[HOW TO COMPLETE THIS TASK] Out of the records below, copy all lines in which the word "marking" occurs.

[Opening DATASET EXCERPTS section]

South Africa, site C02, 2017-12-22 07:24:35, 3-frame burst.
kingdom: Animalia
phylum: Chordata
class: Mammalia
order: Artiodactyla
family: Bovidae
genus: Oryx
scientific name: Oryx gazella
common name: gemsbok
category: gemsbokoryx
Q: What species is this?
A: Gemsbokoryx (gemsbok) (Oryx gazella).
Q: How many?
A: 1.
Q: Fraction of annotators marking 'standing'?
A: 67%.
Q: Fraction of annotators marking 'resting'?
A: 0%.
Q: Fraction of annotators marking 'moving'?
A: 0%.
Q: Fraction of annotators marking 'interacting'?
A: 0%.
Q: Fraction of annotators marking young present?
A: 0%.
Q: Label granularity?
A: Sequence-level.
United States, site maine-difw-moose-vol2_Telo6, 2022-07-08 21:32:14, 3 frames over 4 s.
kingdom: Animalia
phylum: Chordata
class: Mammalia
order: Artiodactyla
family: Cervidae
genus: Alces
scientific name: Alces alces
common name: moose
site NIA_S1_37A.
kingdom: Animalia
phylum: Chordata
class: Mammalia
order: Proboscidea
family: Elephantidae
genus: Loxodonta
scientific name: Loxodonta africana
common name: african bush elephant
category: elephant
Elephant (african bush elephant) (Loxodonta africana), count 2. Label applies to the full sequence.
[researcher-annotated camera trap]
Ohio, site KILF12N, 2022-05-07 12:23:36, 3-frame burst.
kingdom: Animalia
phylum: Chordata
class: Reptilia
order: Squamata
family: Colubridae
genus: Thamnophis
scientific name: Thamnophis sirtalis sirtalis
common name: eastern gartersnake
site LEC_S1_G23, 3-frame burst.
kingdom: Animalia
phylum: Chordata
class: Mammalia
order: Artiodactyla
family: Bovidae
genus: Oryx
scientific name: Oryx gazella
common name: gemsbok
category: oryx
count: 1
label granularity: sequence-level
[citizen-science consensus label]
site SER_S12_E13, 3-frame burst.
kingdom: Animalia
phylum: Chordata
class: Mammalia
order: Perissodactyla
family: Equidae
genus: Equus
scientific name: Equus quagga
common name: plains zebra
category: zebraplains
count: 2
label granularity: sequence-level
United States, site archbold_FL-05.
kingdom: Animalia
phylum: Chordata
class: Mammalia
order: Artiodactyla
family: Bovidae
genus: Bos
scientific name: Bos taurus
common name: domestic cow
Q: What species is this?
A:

[Closing DATASET EXCERPTS section]

[OUTPUT FOR THIS TASK]
Q: Fraction of annotators marking 'standing'?
Q: Fraction of annotators marking 'resting'?
Q: Fraction of annotators marking 'moving'?
Q: Fraction of annotators marking 'interacting'?
Q: Fraction of annotators marking young present?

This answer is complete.